### TASK INSTRUCTIONS
1) List every person named in the mailing-list post.
2) Please answer these questions from the mailing-list post:
(a) What date appears on its first line?
(b) According to the quoted reply, what is the main problem?
(c) Which bug number does the writer cite?
3) Write the next few sentences of the mailing-list post, picking up after its last line.

##### PAGE EXCERPT

2008-03-02 Thread George Shapovalov
Sunday, 2. March 2008, Steve Dibb Ви написали:
> Christian Faulhammer wrote:
> >  What we propose is proper testing and keywording by anyone
> > around...not just team members.
>
> I agree... our main problem is manpower -- people actually working on
> the stable bugs.  I've tried to do it myself a few times, but each time
> it just burns me out to the point where I don't want to (and won't) work
> on anything Gentoo-related for a time.
So, may be we should expand the number of "stability classes"? (something akin 
to my origina proposal, parst of which has been implemented, but looks like 
there is yet another usefull issue or two that did not make it yet :) (bug 
#1523, though probably not worth studying a this point as it mostly contains 
old stuff by now)).

##########
##### STORED DATA

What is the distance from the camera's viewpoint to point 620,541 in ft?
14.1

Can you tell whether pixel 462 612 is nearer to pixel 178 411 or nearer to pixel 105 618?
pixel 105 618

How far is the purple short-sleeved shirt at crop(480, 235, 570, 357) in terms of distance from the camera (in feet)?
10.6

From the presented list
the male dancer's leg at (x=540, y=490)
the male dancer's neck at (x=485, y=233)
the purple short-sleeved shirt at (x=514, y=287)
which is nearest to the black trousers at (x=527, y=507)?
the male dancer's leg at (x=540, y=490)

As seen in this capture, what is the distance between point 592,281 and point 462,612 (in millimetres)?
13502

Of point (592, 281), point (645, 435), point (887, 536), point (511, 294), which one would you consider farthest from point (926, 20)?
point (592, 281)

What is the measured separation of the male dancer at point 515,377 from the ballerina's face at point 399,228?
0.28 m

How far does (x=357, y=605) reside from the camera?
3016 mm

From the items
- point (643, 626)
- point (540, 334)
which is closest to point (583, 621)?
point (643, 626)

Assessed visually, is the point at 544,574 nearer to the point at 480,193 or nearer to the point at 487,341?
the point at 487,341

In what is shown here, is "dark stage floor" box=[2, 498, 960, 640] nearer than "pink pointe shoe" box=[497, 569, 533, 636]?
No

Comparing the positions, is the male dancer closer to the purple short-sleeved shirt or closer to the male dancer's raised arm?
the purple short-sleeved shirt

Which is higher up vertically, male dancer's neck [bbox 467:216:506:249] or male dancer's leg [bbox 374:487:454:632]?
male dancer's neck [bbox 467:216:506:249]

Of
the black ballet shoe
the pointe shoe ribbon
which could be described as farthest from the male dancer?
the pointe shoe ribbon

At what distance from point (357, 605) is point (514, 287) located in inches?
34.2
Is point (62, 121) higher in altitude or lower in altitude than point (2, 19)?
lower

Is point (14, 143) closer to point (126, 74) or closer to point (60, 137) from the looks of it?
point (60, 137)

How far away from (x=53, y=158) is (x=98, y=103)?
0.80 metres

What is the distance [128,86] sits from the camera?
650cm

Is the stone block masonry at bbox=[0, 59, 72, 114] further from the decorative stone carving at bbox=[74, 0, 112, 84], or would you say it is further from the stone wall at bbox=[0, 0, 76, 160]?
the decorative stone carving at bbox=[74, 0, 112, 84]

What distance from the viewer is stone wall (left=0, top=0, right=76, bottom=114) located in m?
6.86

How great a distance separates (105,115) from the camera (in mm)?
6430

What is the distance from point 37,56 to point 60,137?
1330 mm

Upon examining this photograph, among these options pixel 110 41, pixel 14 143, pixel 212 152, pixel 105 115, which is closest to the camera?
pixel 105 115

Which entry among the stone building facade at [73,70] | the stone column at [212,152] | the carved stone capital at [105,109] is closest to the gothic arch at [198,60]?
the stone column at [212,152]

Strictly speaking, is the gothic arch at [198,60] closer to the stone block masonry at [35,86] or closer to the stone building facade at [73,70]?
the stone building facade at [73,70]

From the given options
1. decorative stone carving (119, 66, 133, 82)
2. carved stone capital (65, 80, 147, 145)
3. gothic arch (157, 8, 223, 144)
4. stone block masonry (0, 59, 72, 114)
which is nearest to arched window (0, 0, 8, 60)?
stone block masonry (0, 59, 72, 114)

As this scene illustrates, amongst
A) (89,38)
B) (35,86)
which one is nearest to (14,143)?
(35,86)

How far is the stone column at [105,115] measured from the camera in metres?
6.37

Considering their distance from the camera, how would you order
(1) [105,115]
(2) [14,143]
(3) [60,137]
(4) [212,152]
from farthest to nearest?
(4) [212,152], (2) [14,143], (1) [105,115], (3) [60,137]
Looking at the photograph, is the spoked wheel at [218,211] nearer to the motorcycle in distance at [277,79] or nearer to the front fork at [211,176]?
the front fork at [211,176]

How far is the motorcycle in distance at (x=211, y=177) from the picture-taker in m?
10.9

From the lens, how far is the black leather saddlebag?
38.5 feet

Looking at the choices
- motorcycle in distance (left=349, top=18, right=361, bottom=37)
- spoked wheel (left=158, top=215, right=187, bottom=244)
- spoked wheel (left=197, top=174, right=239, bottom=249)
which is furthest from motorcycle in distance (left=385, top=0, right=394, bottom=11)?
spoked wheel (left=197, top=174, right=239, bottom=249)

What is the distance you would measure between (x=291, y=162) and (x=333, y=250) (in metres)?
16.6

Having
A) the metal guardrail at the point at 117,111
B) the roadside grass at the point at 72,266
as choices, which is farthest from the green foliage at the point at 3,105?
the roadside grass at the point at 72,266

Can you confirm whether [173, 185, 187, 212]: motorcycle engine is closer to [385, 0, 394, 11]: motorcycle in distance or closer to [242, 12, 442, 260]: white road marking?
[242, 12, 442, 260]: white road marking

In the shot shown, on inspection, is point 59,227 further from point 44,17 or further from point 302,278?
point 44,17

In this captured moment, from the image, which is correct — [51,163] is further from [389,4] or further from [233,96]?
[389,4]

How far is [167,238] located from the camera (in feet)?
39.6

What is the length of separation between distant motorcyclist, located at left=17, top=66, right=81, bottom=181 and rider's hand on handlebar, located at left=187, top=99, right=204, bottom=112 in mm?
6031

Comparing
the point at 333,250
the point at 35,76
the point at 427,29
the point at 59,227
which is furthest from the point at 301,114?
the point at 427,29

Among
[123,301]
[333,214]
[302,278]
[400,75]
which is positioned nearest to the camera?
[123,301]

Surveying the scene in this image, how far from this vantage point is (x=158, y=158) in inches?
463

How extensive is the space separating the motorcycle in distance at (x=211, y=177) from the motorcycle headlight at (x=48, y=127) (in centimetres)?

##########

### RESPONSES IN ORDER
1) George Shapovalov, Steve Dibb, Christian Faulhammer

2)
(a) 2008-03-02
(b) Manpower: people actually working on the stable bugs.
(c) #1523

3)
Right now with packages being only "in testing" and "stable" we basically 
cover the audiences with stances "original dev says it works - it's fine for 
me" and "I want it rigorously tested". There should be plenty of people, who 
would be happy with an intermediate level of control. May be we should add an 
intermediate category with a somewhat automated workflow? So that the 
evolution of packages in the tree would follow such pattern (plus, of course, 
there are overlays for even less stable stuff):

1. as the package gets released it goes into the "testing", as it does now

2. After say 2-4 wekks (take your pick) without issues and possibly going 
trhough some compile-farm (automatically scheduled at the end of this period 
if no open bugs (normal or more severe) are detected) the package is marked 
as belonging to the "tested" category. This is where many users would set 
their running stability level and, in a way, participate in testing things 
for the next level.

If, any time after entering the "tested" state, package gets a bug assigned 
against it (again, normal or more severe) we start a countdown of, perhaps a 
few days, to let developers take care of the bug and if it does not get 
resolved within this time frame the package goes back to "testing". The 
decision to mask it or pull it off the tree completely remains with the 
respective devs, as it is now.
Some packages can be marked as "critical" to make them go back to "testing" 
immediately upon getting an open bug, should such effect be desired (might be 
usefull for some security-sensitive system packages, or may be not, due to 
possible breakage this may introduce. Still we are having such downgrade 
situations already from time to time).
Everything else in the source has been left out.